(Énoncé 1) Pouvez-vous recopier le passage de l'extrait sur les hindouismes créoles qui commence aux mots « Comme le note » et s'arrête après « de l’hindouisme militant. » ?

(Extrait du texte)
□ □ □ □ □
Une édition électronique réalisée à partir du texte de Francis Zimmermann, “À propos des hindouismes créoles.” In ouvrage sous la direction de Jean BARNABÉ, Raphaël CONSTANT, Jean-Luc BONNIOL et Gerry L’ÉTANG, AU VISITEUR LUMINEUX. Des îles créoles aux sociétés plurielles. Mélanges offerts à Jean Benoist, pp. 393-402. Petit-Bourg, Guadeloupe: IBIS ROUGE Éditions, 2000, 716 pp. [Jean-Luc Bonniol, anthropologue, nous a accordé le 15 mars 2016 son autorisation de diffuser ce livre en libre accès à tous dans Les Classiques des sciences sociales.]

[393]

Neuvième partie.
RELIGIEUX

À propos
des hindouismes créoles
.”

Par Francis ZIMMERMANN

Comme le note Jean Benoist dans ses Hindouismes créoles, les îles créoles ont reçu pour l’essentiel l’apport des cultes dits populaires de l’Inde du sud. L’ethnologue qui veut en rendre compte doit donc aller à contre-courant de l’idéologie brahmanique de la pureté et du végétarisme qui est en position dominante depuis peu, comme nous allons voir, dans ces îles. En reprenant à nouveaux frais l’analyse du concept de « Grande Tradition » inventé par l’anthropologue américain Robert Redfield dans les années cinquante et repris dans les études indiennes pour désigner cette pensée dominante de la pureté et du végétarisme, nous nous proposons dans cette contribution, sur l’exemple des hindouismes créoles vus de l’Inde, de montrer la pertinence d’une approche à contre-courant des attitudes officiellement affichées de l’hindouisme militant.
□ □ □ □ □
Entrées de données enregistrées
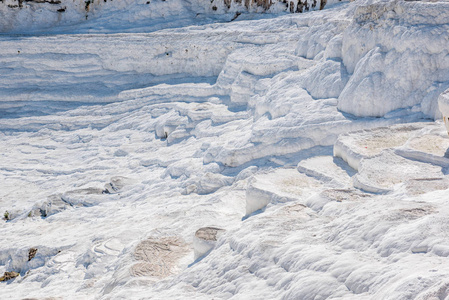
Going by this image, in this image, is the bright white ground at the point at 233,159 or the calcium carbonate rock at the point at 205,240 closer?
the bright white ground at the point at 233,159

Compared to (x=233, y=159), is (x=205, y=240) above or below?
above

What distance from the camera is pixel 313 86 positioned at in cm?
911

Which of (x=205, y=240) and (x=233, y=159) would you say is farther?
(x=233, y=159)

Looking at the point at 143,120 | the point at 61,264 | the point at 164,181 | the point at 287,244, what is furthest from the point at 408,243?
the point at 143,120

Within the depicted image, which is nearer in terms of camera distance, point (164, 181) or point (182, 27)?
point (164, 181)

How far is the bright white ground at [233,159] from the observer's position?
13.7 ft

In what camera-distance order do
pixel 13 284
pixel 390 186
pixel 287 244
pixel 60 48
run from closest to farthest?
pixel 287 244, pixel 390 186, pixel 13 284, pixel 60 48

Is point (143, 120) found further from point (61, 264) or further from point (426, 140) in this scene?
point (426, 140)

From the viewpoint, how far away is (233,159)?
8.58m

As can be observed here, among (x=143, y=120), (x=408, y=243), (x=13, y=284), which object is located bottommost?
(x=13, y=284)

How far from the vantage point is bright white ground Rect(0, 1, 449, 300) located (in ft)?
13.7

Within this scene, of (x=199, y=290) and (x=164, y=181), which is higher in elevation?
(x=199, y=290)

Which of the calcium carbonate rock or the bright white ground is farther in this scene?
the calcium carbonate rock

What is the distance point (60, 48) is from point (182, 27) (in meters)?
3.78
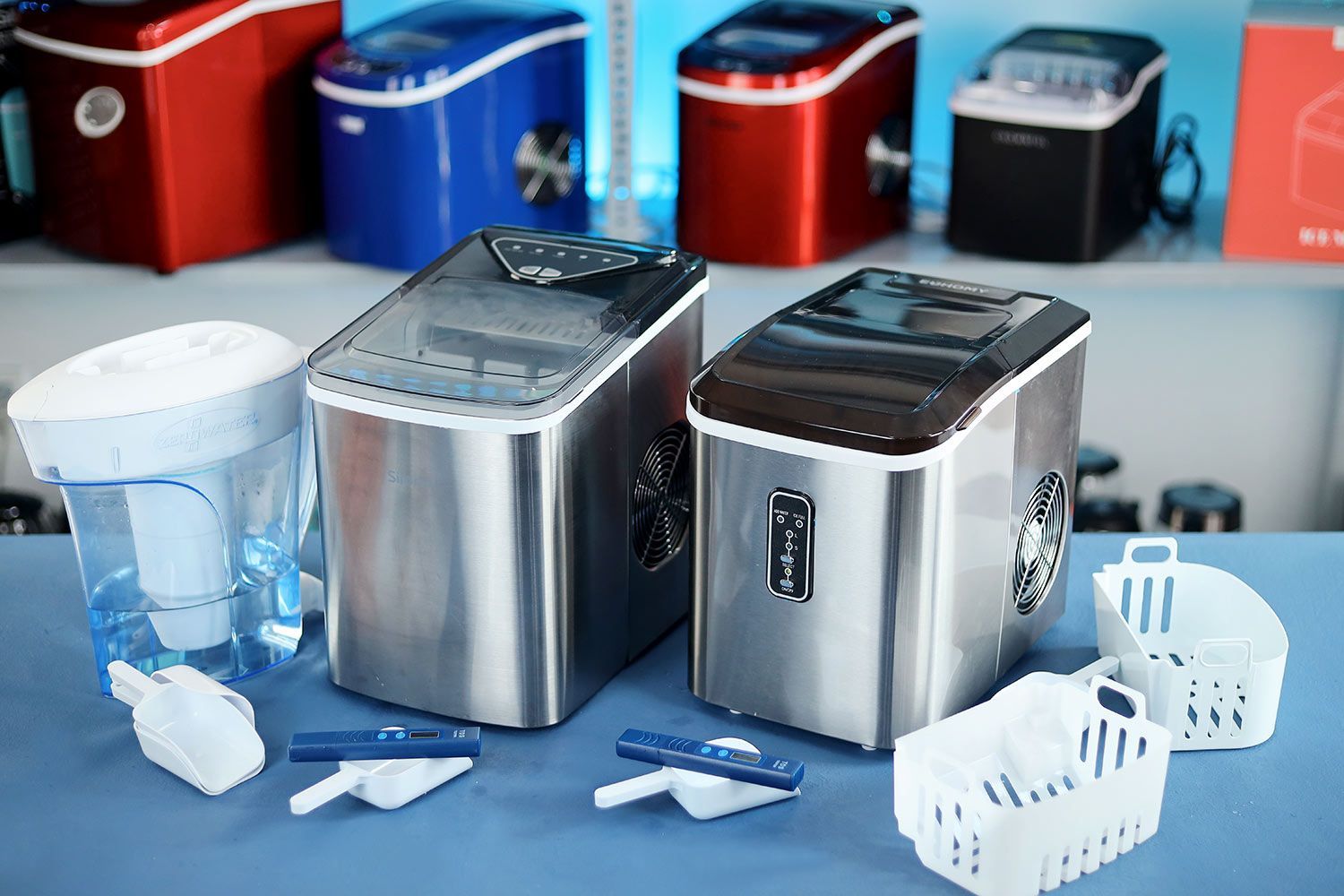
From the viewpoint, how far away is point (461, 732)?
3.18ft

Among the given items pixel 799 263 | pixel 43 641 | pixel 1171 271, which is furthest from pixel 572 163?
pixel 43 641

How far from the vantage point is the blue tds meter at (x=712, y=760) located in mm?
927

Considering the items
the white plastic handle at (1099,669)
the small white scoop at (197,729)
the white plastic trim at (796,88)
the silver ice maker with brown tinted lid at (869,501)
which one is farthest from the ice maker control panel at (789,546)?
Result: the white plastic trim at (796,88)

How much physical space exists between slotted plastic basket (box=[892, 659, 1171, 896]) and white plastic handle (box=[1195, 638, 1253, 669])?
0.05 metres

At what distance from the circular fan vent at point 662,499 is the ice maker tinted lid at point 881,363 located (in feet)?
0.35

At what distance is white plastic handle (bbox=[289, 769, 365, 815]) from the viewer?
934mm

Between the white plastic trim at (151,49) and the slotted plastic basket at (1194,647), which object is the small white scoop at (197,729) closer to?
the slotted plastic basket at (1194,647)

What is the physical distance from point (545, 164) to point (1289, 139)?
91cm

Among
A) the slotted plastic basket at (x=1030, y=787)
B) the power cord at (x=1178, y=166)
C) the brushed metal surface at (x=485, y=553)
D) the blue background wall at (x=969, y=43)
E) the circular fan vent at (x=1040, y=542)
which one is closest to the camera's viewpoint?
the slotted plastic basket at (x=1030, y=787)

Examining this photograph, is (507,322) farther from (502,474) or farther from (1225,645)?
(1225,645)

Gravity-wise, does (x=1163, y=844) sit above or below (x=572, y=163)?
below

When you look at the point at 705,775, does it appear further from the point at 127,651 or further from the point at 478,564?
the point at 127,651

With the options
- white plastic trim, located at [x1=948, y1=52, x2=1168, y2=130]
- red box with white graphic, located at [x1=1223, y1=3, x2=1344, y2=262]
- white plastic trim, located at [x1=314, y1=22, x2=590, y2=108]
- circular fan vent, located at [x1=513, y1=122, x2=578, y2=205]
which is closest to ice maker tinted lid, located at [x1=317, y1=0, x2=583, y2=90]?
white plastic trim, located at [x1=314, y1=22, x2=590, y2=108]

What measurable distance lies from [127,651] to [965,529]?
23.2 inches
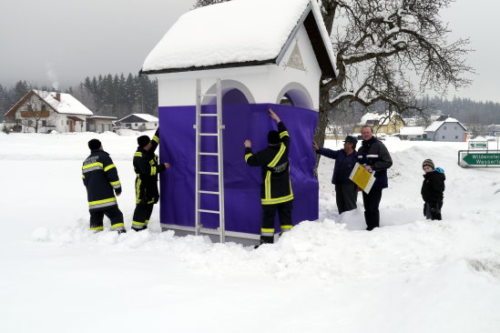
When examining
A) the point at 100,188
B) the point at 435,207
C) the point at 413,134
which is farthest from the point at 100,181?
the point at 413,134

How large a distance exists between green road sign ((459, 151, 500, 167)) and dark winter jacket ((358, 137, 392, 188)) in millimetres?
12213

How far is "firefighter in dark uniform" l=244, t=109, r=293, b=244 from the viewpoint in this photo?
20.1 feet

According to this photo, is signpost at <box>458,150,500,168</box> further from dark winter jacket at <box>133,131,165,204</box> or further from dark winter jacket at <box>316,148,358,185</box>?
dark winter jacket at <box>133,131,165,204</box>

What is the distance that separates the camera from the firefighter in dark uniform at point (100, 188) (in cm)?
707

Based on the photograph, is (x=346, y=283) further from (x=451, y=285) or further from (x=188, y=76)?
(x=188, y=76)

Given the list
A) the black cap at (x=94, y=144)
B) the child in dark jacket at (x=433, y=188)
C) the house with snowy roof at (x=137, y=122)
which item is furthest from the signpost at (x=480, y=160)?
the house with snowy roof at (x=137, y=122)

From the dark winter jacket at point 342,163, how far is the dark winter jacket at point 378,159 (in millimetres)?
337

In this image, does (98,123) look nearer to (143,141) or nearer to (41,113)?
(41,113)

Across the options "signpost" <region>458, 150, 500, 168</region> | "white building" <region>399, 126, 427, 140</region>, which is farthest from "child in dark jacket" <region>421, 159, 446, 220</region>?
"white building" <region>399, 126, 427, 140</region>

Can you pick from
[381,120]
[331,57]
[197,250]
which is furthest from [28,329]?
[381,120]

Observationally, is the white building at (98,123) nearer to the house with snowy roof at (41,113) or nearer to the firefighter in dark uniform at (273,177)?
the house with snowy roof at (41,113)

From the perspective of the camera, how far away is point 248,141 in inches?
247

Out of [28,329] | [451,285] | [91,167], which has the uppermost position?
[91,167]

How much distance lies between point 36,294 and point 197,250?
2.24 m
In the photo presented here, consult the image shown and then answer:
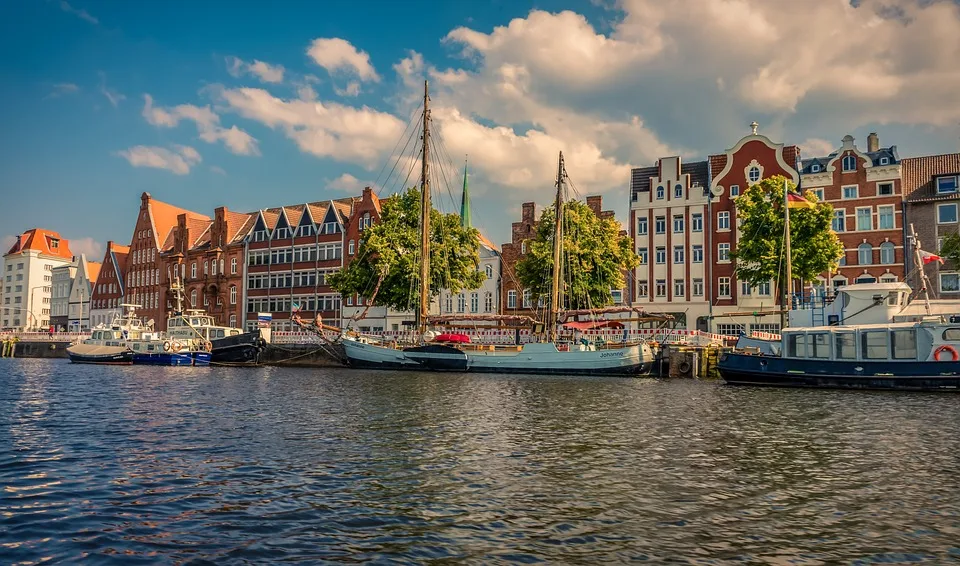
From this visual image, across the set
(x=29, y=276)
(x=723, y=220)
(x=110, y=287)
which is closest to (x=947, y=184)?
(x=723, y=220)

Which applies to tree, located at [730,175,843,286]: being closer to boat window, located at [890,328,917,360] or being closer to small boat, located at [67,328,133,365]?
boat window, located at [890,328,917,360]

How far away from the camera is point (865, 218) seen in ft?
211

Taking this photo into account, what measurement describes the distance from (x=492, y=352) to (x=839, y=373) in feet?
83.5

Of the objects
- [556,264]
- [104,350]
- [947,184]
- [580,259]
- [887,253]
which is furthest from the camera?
□ □ □ □ □
(Énoncé 2) Quelles lignes contiennent la chaîne « building » ? Relevez-les toutes.

(Corrigé 1)
Comme le note Jean Benoist dans ses Hindouismes créoles, les îles créoles ont reçu pour l’essentiel l’apport des cultes dits populaires de l’Inde du sud. L’ethnologue qui veut en rendre compte doit donc aller à contre-courant de l’idéologie brahmanique de la pureté et du végétarisme qui est en position dominante depuis peu, comme nous allons voir, dans ces îles. En reprenant à nouveaux frais l’analyse du concept de « Grande Tradition » inventé par l’anthropologue américain Robert Redfield dans les années cinquante et repris dans les études indiennes pour désigner cette pensée dominante de la pureté et du végétarisme, nous nous proposons dans cette contribution, sur l’exemple des hindouismes créoles vus de l’Inde, de montrer la pertinence d’une approche à contre-courant des attitudes officiellement affichées de l’hindouisme militant.

(Corrigé 2)
Across the options "signpost" <region>458, 150, 500, 168</region> | "white building" <region>399, 126, 427, 140</region>, which is farthest from "child in dark jacket" <region>421, 159, 446, 220</region>?
"white building" <region>399, 126, 427, 140</region>
Observationally, is the white building at (98,123) nearer to the house with snowy roof at (41,113) or nearer to the firefighter in dark uniform at (273,177)?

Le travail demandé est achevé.